If you’re going to be reading a scene for your audition, you’ll need to hear your scene partner’s sides out loud. It’s just as important to be familiar with your cues as it is to be familiar with your own lines, of course–because as we all know, acting is listening. This means you should try your best to enlist the aid of a friend who can spend some time with you working through the sides line by line, beat by beat. It’s a good idea to make a pact to be “audition buddies” with an actor friend, a deal wherein you each commit to helping the other when he or she has sides to memorize before an important audition. If this is impossible, try using the audio recording app on your phone. Record your opposite’s lines leaving enough space for you to respond with your own lines in between, and go to town, talking to yourself! No, the truth is that hearing the cue lines rather than just reading them is invaluable when it comes to memorization. You develop an almost Pavlovian response to the cue words that very nearly force your own lines out of you involuntarily. You can use this method while doing almost anything: washing dishes, walking the dog, driving to work, running on the treadmill–you name it. And every little bit helps!

4. Move it

I’ve worked with actors who really can’t even begin to memorize until the blocking process has been locked down. They just need the movements they are doing to match up to the words they’re saying before either can be fully internalized. This may be extreme for some of us, but once you reach the point where you’re working the lines back and forth with a scene partner or your trusty iPhone, you should definitely be up on your feet as much as possible. As you work the lines, move around the room and picture the scene. Picture the era, the time of day, the time of year. Do your best to glean from the text and stage directions how and where you might move as a result of the words you say–how do your lines impel you: toward your scene partner, away from them? This isn’t to say that you should use all of this “self-blocking” in the actual audition, but studies show that movement aids a person’s ability to remember a subsequent line.

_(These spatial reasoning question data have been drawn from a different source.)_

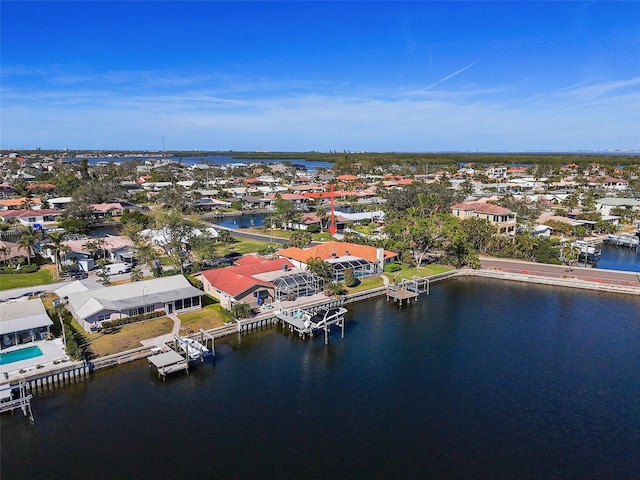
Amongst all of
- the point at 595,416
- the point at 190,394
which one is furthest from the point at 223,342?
the point at 595,416

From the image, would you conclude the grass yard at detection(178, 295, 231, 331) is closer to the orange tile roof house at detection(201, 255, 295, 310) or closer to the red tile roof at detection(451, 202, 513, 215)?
the orange tile roof house at detection(201, 255, 295, 310)

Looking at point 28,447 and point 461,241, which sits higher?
point 461,241

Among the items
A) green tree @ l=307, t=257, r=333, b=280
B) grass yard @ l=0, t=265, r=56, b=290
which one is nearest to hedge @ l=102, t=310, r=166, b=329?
green tree @ l=307, t=257, r=333, b=280

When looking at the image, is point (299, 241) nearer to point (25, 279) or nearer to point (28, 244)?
point (25, 279)

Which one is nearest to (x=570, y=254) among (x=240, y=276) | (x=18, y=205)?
(x=240, y=276)

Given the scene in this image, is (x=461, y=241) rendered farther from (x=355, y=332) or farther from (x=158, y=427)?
(x=158, y=427)

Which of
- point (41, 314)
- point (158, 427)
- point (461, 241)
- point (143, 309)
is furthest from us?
point (461, 241)

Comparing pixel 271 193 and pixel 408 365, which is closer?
pixel 408 365
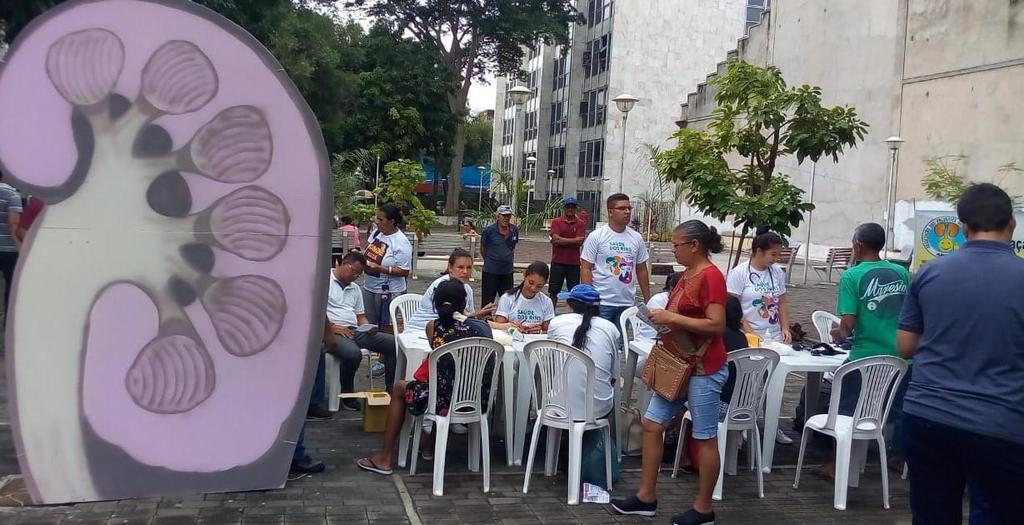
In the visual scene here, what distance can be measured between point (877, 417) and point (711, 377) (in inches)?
55.5

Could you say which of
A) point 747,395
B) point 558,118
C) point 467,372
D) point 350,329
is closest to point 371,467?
point 467,372

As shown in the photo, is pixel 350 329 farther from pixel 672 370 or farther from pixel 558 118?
pixel 558 118

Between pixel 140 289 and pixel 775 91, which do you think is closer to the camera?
pixel 140 289

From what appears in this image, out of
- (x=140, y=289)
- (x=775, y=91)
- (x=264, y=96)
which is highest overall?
(x=775, y=91)

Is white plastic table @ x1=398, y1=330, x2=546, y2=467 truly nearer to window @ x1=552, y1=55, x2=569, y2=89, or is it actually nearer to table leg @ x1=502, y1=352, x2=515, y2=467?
table leg @ x1=502, y1=352, x2=515, y2=467

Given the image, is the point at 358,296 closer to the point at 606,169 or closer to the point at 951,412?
the point at 951,412

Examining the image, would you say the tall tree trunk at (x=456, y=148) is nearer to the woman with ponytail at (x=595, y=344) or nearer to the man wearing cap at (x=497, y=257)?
the man wearing cap at (x=497, y=257)

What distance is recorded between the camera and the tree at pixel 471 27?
33.9m

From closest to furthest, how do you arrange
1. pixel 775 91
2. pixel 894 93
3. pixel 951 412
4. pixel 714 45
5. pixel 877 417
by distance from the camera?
1. pixel 951 412
2. pixel 877 417
3. pixel 775 91
4. pixel 894 93
5. pixel 714 45

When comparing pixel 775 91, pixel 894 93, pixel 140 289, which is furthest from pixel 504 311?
pixel 894 93

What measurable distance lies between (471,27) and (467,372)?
3156cm

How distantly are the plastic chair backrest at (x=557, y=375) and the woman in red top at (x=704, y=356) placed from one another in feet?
1.63

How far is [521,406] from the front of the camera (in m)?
5.45

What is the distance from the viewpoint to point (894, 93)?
2322cm
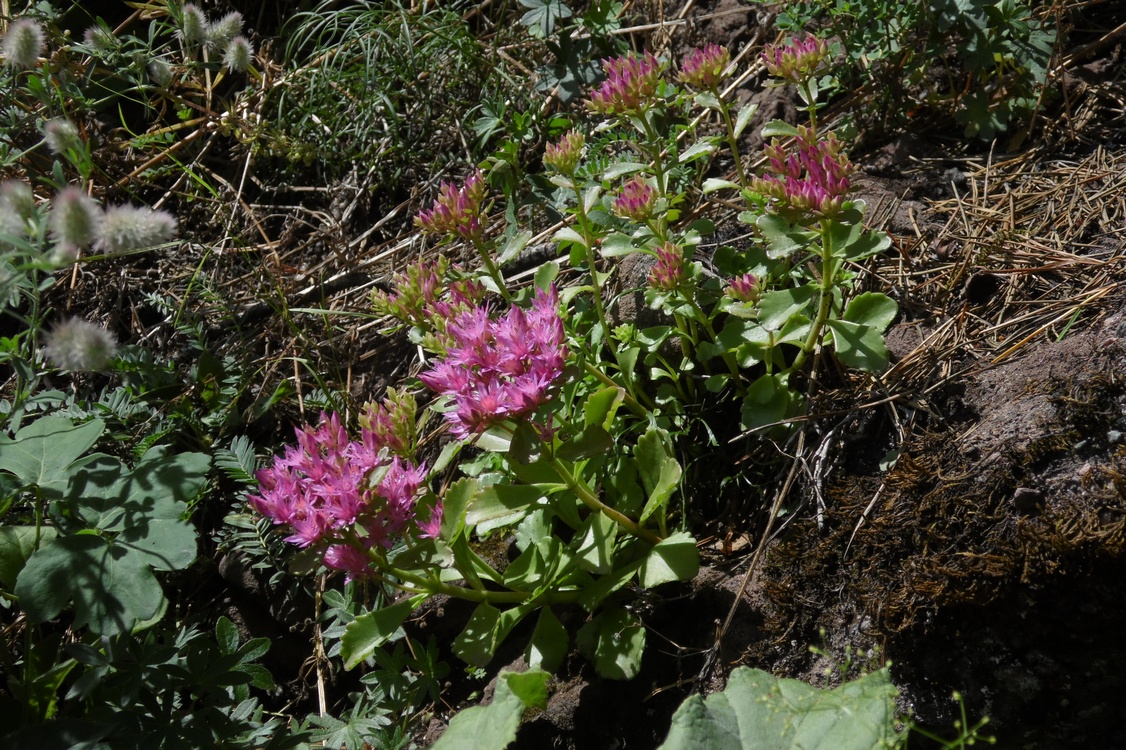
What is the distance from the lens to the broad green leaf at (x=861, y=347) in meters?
1.92

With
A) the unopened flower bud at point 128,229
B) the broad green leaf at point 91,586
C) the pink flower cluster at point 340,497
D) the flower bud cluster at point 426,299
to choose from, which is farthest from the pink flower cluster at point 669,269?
the broad green leaf at point 91,586

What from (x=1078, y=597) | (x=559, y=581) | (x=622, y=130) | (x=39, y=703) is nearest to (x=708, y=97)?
(x=622, y=130)

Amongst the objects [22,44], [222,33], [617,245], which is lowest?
[617,245]

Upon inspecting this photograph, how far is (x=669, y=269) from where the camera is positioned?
210 cm

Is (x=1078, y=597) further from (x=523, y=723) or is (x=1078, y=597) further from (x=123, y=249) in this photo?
(x=123, y=249)

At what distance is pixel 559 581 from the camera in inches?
79.4

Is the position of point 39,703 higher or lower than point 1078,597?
lower

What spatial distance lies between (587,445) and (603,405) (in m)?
0.14

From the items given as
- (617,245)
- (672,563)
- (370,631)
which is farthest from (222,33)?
(672,563)

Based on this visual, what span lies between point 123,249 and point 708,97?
5.10 feet

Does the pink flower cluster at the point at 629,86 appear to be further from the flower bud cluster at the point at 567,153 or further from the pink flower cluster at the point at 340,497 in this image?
the pink flower cluster at the point at 340,497

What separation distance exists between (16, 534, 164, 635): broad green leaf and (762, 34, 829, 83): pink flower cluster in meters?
1.97

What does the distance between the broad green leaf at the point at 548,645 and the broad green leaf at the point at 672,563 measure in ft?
0.79

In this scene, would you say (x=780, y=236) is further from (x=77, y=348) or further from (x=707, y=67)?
(x=77, y=348)
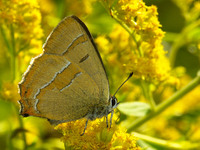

And a repeated action when saying a line over and over again will really cement the words home for you.

5. Trust yourself

The most important factor in successful memorization–as in every other aspect of acting–is to be grounded, relaxed and confident. The nervous, flustering “pre-freakout” some of us feel when on the way to an audition for which we are supposed to be off-book does you no good at all, and is in fact detrimental. Now, of course anxiety is something easily diagnosed but not easily overcome. However, if you do the work, stay grounded in yourself and find the character, you should be able to focus on what the character wants in the scene and how you can play his or her actions rather than on the myriad of possible things that could go wrong for you the actor. Ultimately, the words don’t matter as much as the intention: remember the old saw that acting is about action. Have fun, be engaged with the character and with the reader you’re working with, and allow yourself space to play, free from self-judgment and recrimination, and that positive energy will manifest itself for the casting team!